• **WORK INSTRUCTION 1**
From the national debt text, return the passage between "A Working Class" and "produce per year).", inclusive.
• **WORK INSTRUCTION 2**
In the national debt text, how much do repayments on the debt cost each year?
• **WORK INSTRUCTION 3**
Continue the national debt text from the point where it stops.

• **EXERCISE TEXT**
================================

The
Working Class
Party

A Working Class Alternative To Labour
What is the National debt?

It is the amount of money the government owes to the private sector. At present it stands at around £1200bn. That is
about 75% of the GDP (GDP=what we produce per year).

Who owns the debt?
In the past it was usually held internally, now a third of it is held by foreign  banks.
The Bank of England owns 25% of it.
Other banks and building societies own 10% of it.
Pension funds and insurance companies own 25% of it.
Foreign holdings own 30% of it.
Others, including households, 10%

What is it?
It is more correctly called the Public Sector Net Debt because it is the result of accumulated yearly borrowing by the
government to meet its annual spending requirements.  Government spending, (NHS, defence, social security etc.)  at
present exceeds what the government gets in from taxation.

Is the debt decreasing or increasing?
The debt is increasing because the government is still spending more than it gets in taxes, by about £120bn per year.
(Recently the monthly figures indicated it was around £116bn). That is about 8% of the GDP (just after the crash it
went up to 11%). Government spending has gone down only slightly, but it now represents a smaller proportion of the
GDP as revenues have increased.

Is that level of debt high?
The debt is higher now than it was in 2002, and higher than it was in 1991. If you judge the debt by how big a
percentage of the GDP it represents, then in those years it was lower than it had been since 1912. Between 1916 and
1952 the debt was more than 150% of the GDP.

So if it is lower than it has been for a lot of the century, why does it matter?
It is harder for the UK to borrow at good rates than it was then. In 1952 Britain received a large loan from the USA (to
pay for the cost of fighting the war against Nazi Germany, which we have only just paid off). That is not likely now, as
America too is in debt. The global crash means that it is harder to borrow, especially for the UK which has a higher
debt to GDP ratio than many other countries, and the 4th largest debt by amount in the world. Everyone, including the
private sector, is in debt and so there is less saving, and so the government cannot sell its bonds (IOUs with interest) as
easily (another disadvantage of keeping one third of the population in poverty is that they can't buy government bonds).
Interest rates might go up suddenly and that would have a disastrous affect on the government's ability to spend.
Repayments now cost £48bn per year, half as much as the NHS.
It matters also because the government is already having to borrow to meet its spending; if interest rates went up we
would get rapidly deeper into debt.
Just as with a household's debt, even a large debt might not matter if you are earning enough to pay the interest, and if
you don’t have to keep borrowing. But if your income doesn’t cover your debt repayments and interest, and you have to
borrow to pay even the interest on your debt, then you are in trouble. And that is our position, as the government is
borrowing £120bn per year, 2.7 times what the debt repayments are.

================================

• **EXERCISE DATA**
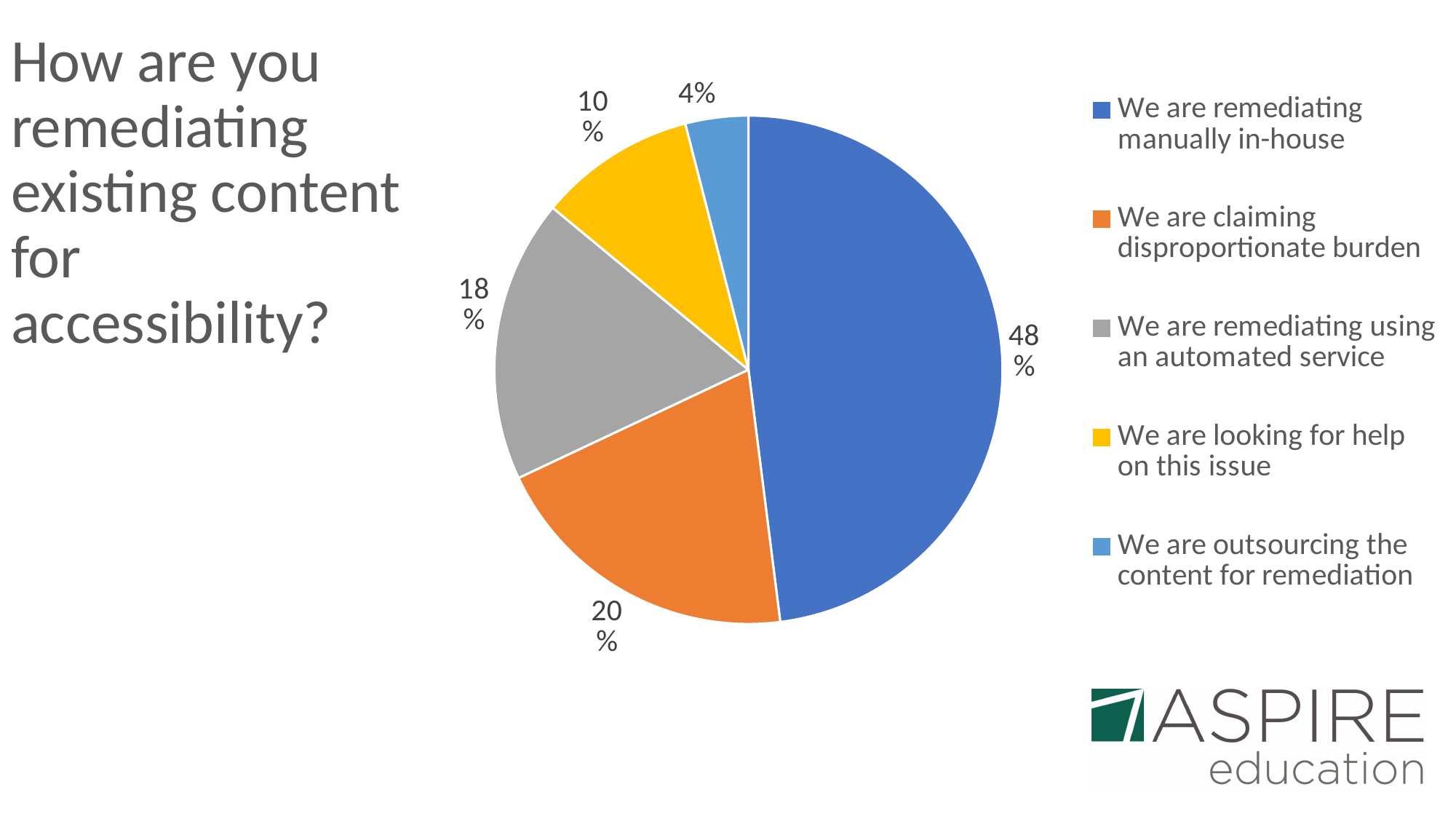
Which category has the largest slice of the pie? We are remediating manually in-house What share of the pie is 'We are remediating manually in-house'? 48% What colour is the slice for 'We are remediating using an automated service'? grey What is the difference in percentage points between 'We are remediating manually in-house' and 'We are claiming disproportionate burden'? 28 What kind of chart is shown on the slide? pie chart Which is larger: 'We are looking for help on this issue' or 'We are outsourcing the content for remediation'? We are looking for help on this issue Which category has the smallest slice of the pie? We are outsourcing the content for remediation How many categories does the pie chart have? 5 What share of the pie is 'We are remediating using an automated service'? 18% What share of the pie is 'We are outsourcing the content for remediation'? 4%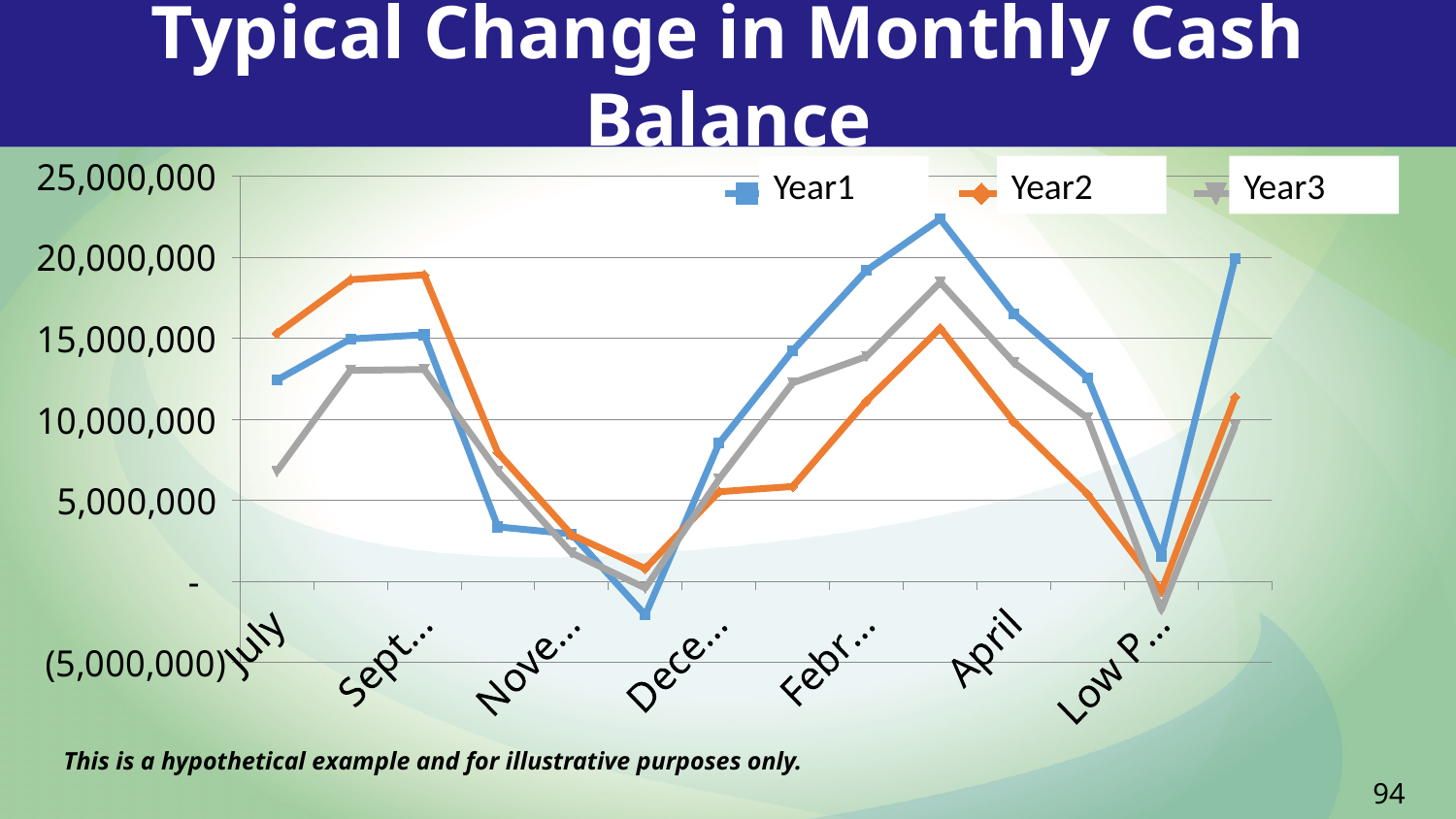
Is the Year1 value for April greater or less than 20,000,000? less In April, which series has the highest value? Year1 How many series does the legend list? 3 Is the Year3 value for July greater or less than 10,000,000? less Which colour is used for the Year2 line? orange Is the Year3 value for April greater or less than 15,000,000? less In July, which series has the lowest value? Year3 What is the title of the chart? Typical Change in Monthly Cash Balance In July, which is larger: the Year2 value or the Year3 value? Year2 What kind of chart is shown on the slide? line chart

================================

• **REPLY 1**
A Working Class Alternative To Labour
What is the National debt?

It is the amount of money the government owes to the private sector. At present it stands at around £1200bn. That is
about 75% of the GDP (GDP=what we produce per year).

• **REPLY 2**
£48bn per year.

• **REPLY 3**
Why did the debt suddenly get so big since 2002?
Partly because of the Labour government’s high levels of spending on the NHS and on social security (including in-
work benefits). After 2008 and the crash, tax receipts fell drastically, because the economy shrank and because the
receipts from stamp duty (tax on house sales) fell dramatically. So the government had to borrow more to fill the gap in
its finances.

Does the National debt have anything to do with the trade deficit?
Not directly. Another measurement, the Net International Investment Position, shows a more complete picture; it
shows the net of the country's external liabilities and assets, it includes both government and private external debt.
Britain's position is a net liability of -£182bn 2012 (Source: Office of National Statistics). Germany's position is  net
assets of +£776bn  (Source: Eurostat).
British  governments, along with many other governments, have spent more than they get in from taxes. Each year they
face a shortfall of around £120bn. They can do a few things, or a combinations of things; they can cut spending to
within what they can afford, or they can increase taxes to raise money, or they can borrow the money to spend what they
want to spend. Or they can cut spending by a little bit and borrow the rest. The present government is doing the latter.
The shortfall is so vast that it is hard to make any inroads on it by cuts. Government spending, such as social security
spending, usually benefits the less well off, and to cut that spending causes hardship which any government wants to
avoid. If they raise taxes, it is unpopular at the ballot box, because most people resent taxation (although they expect
the services it pays for) and most people in Britain think we pay more tax than other countries even though we pay less
than many comparable European countries; it's just something people insist on believing.

How much tax do we pay?
The list below shows the overall tax burden of each country in Europe as a percentage of GDP. This is not just income
tax, but includes National Insurance, sales taxes (VAT), Corporation Tax, Council Tax. (Source: Eurostat).
Austria 42%
Belgium 44%
Britain 36%
Bulgaria 27%
Czech Republic 34%
Denmark 47%
Finland 43%
France 44%
Germany 39%
Hungary 37%
Ireland 29%
Italy 42%
Luxembourg 37%
Netherlands 39%
Norway 42%
Poland 32%
Portugal 33%
Romania 28%
Spain 31%
Sweden 43%


Labour, while having strongly criticised Tory Cuts, and vigorously deny plans to borrow or raise tax at the same time
pledges that they will cut the deficit each year and clear the deficit within the parliament (5yrs) This must mean that
they do indeed plan to
cut spending, put up taxes or borrow money. It has to be at least one of those, if not all three.
This is because they do not have plans like ours to significantly increase the minimum wage and thereby increase tax
receipts. (as of 29th April 2015)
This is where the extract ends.